What the task requires: Reproduce the opening lines of the listing below exactly, stopping after the line that contains "Six year old" and leaving out any pictures.

Exercise material:

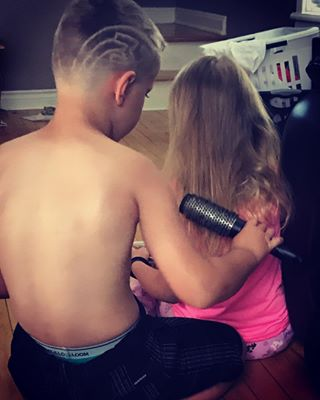 brother cleaning sister's hair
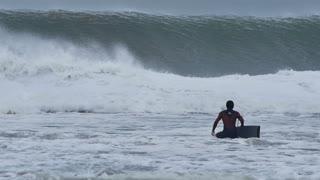 NSW, AUSTRALIA - JUNE 2016: bodyboarder surfer big stormy sea waves from cyclone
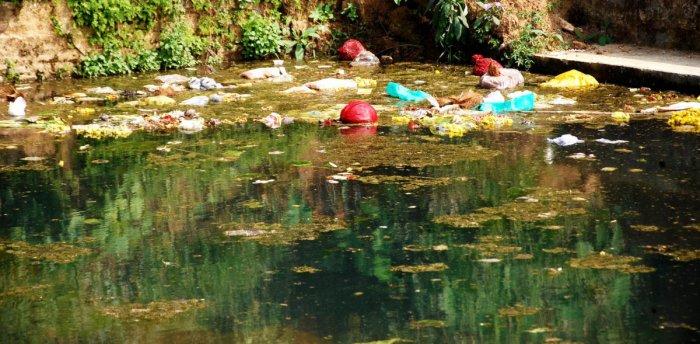 Trash dumped in Gowrikere near Omkareshwara temple in Madikeri.
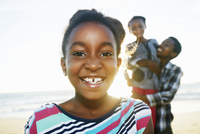 Black girl smiling on beach
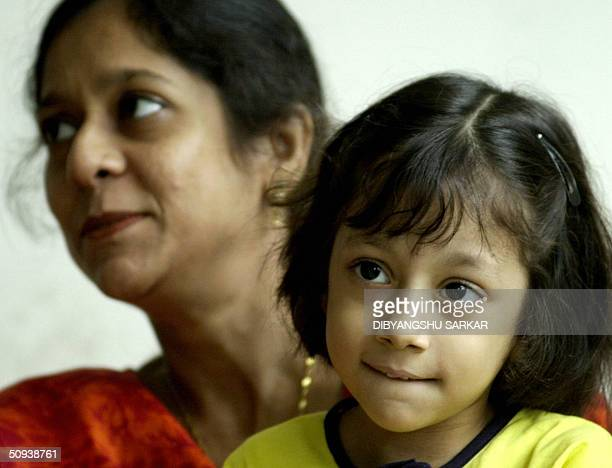 Six year old Pakistani child Fatima Khan smiles as she poses for photographers with her mother Farhana Naseem on a ward in a private hospital in...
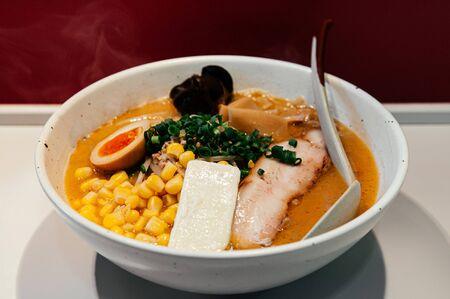 Hokkaido style ramen with sweet corn, butter Chashu pork and soft boiled egg in Tonkotsu miso soup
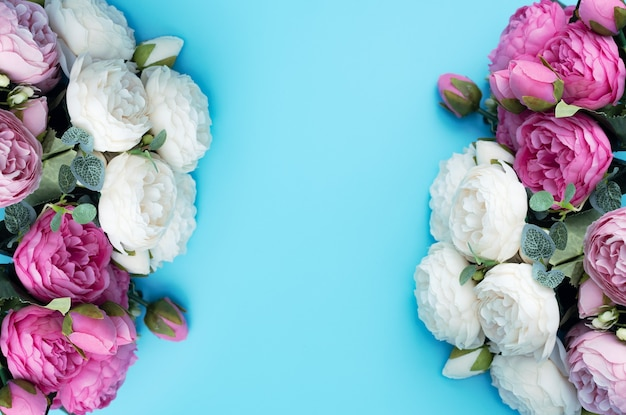 Różowe i białe kwiaty na niebieskim tle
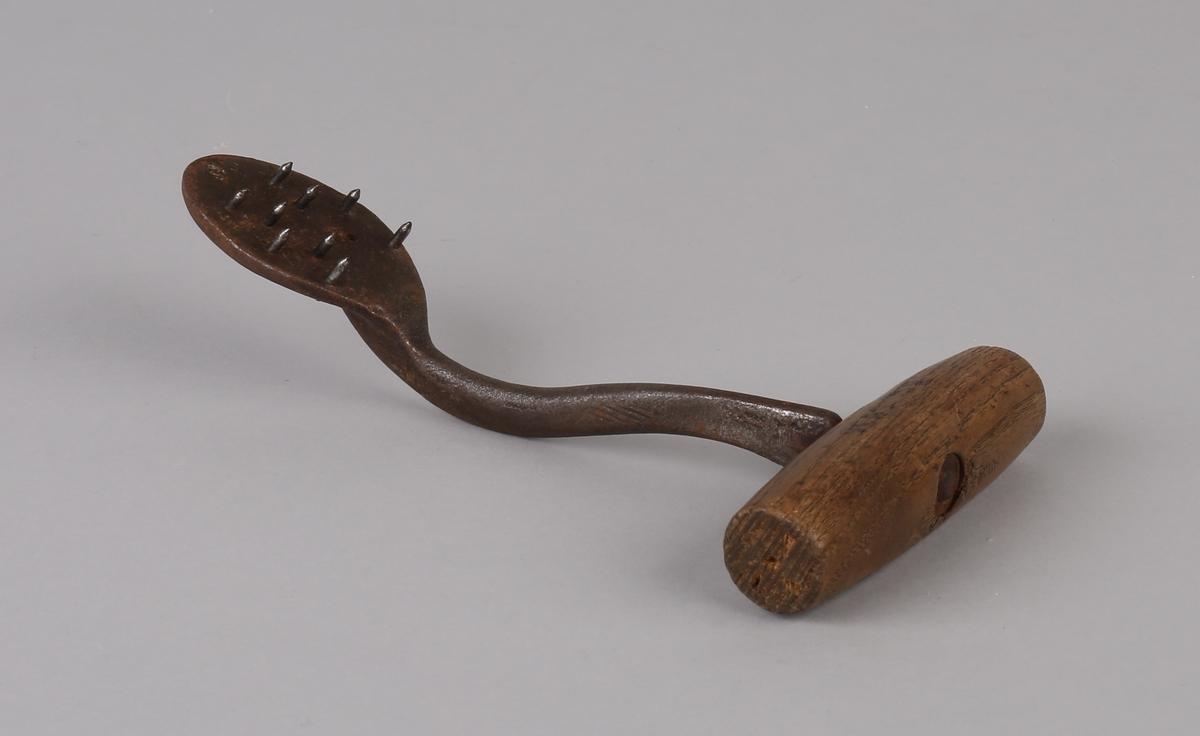 Sekkekrok/huk (lasteverktøy) i jern med ovalt endestykke med 9 spisse tenner i jern (1 stk. tann mangler). Med håndtak i tre.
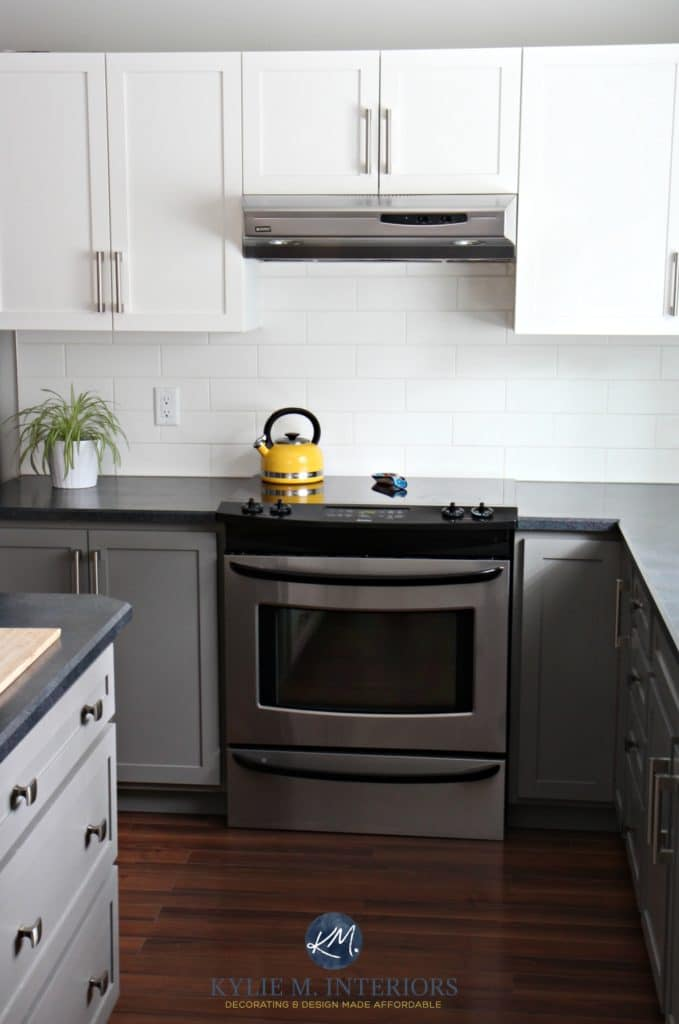 Budget friendly kitchen with painted cabinet in Benjamin Moore Chelsea Gray, white subway tile, black countertops, red toned wood floor. Kylie M INteriors E-decor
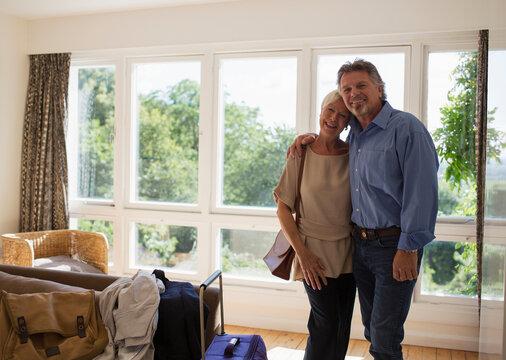 Portrait happy senior couple arriving at house rental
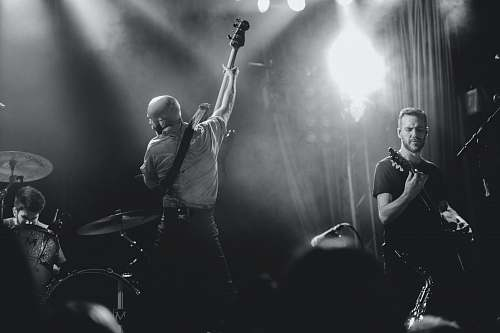person grayscale photo of band playing on stage people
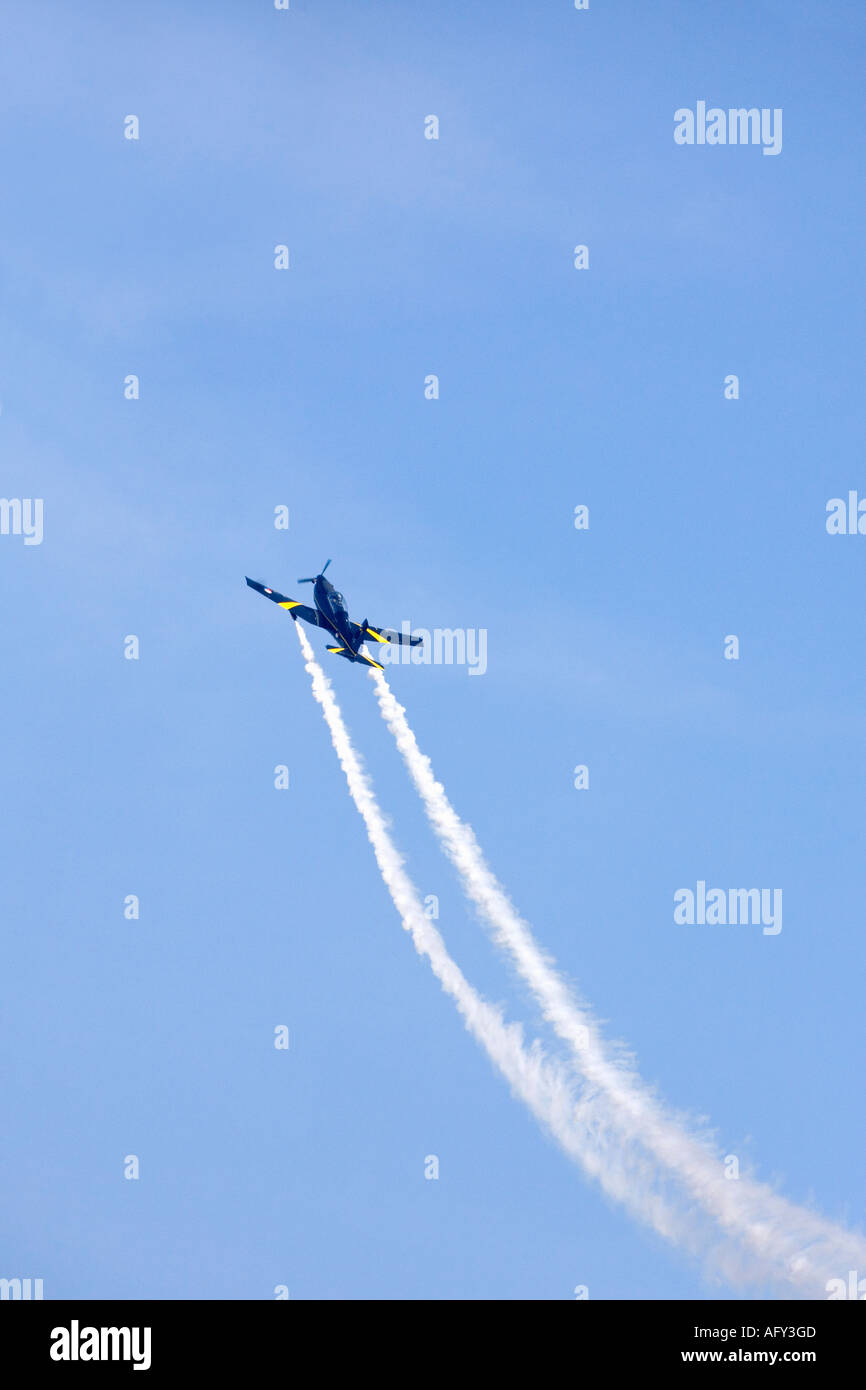 Pilatus PC-7 Turbotrainer Royal Netherlands Air Force flies in blue sky  at Fairford International Airshow - Stock Image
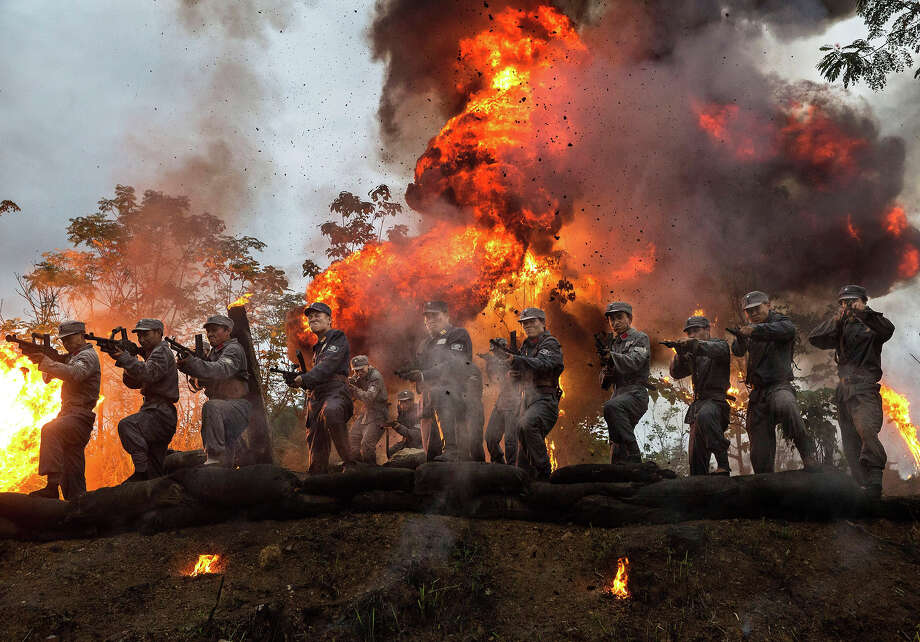 "A large explosion set off by effects technicians goes off as Chinese actors playing Nationalist soldiers are seen during  filming of a battle segment in the series ""Legend of the Stupid Guy"" set during the second Sino-Japanese War on August 11, 2015 in Hengdian, China. Photo: Kevin Frayer, Getty Images / 2015 Getty Images"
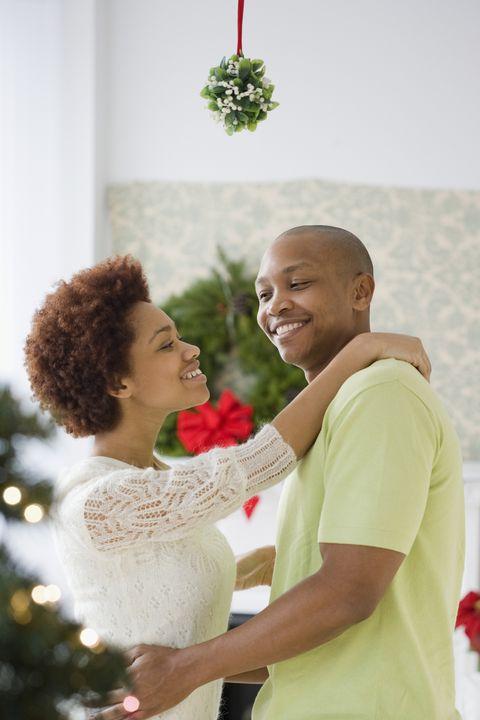black couple kissing underneath mistletoe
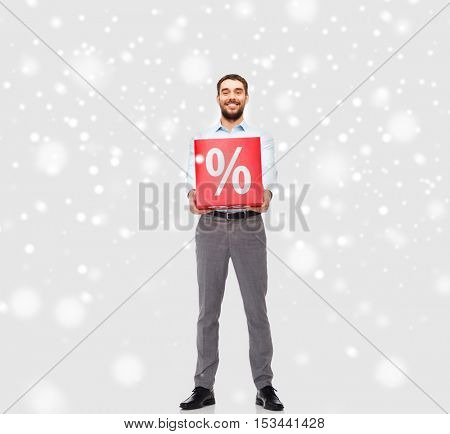 people, sale, shopping, christmas and winter holidays concept - smiling man holding red percentage sign over snow background
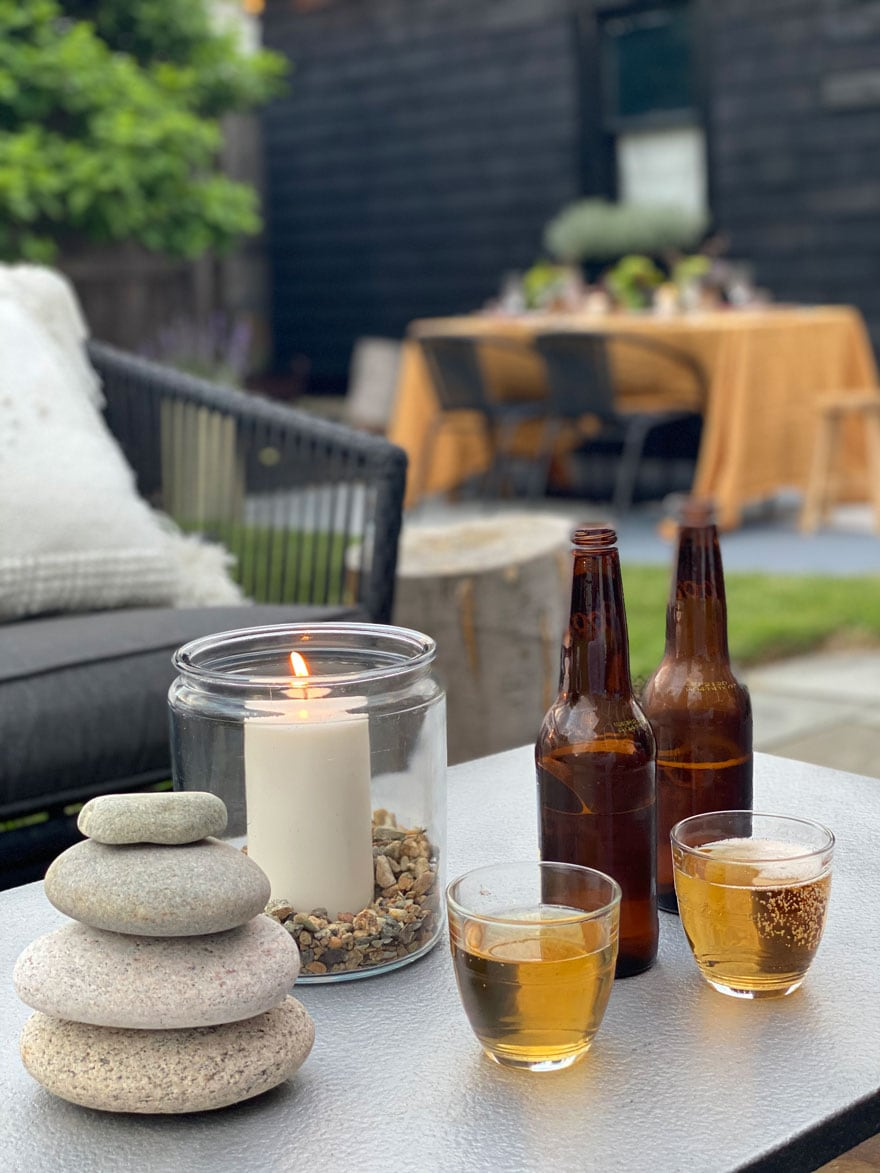 amber bottles beer glasses on table in backyard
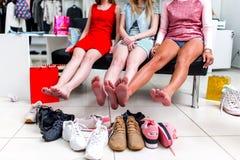 Jeunes amies de sourire s'asseyant dans un magasin d'habillement regardant leurs pieds nus et pile de nouvelles chaussures et de  Photographie stock
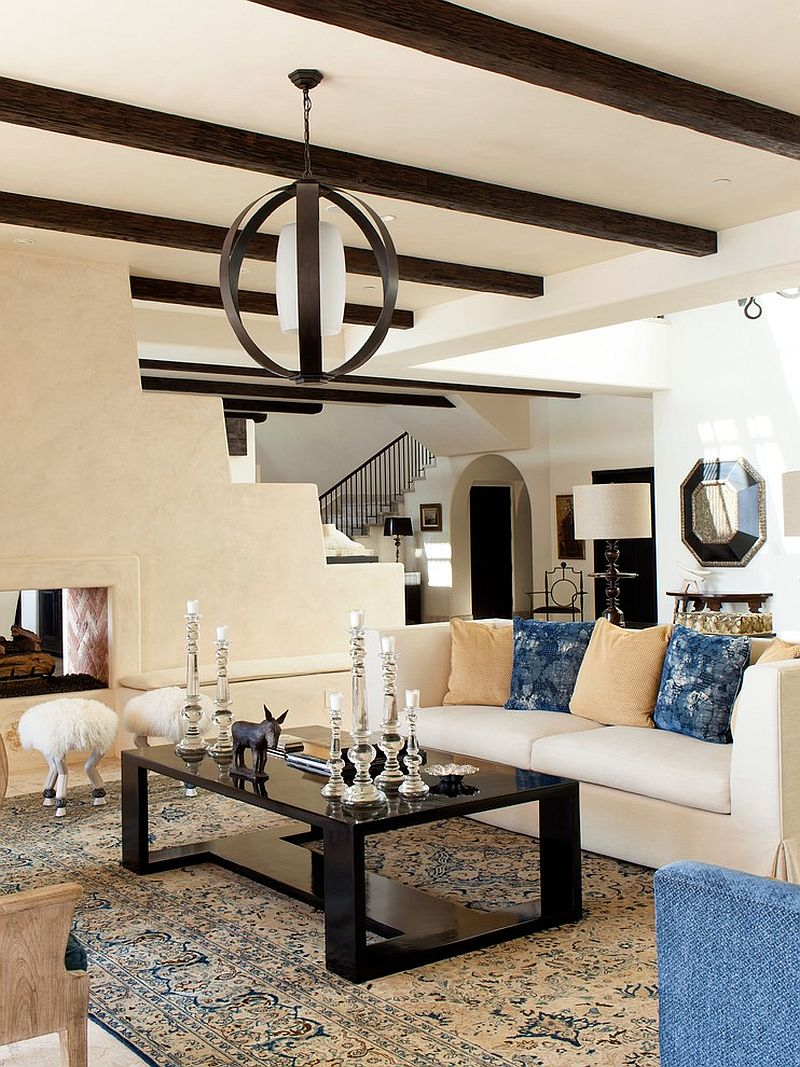 Mediterranean living room with a curated hint of black [Design: Brion Jeannette Architecture]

Exercise response:
 brother cleaning sister's hair
 NSW, AUSTRALIA - JUNE 2016: bodyboarder surfer big stormy sea waves from cyclone
 Trash dumped in Gowrikere near Omkareshwara temple in Madikeri.
 Black girl smiling on beach
 Six year old Pakistani child Fatima Khan smiles as she poses for photographers with her mother Farhana Naseem on a ward in a private hospital in...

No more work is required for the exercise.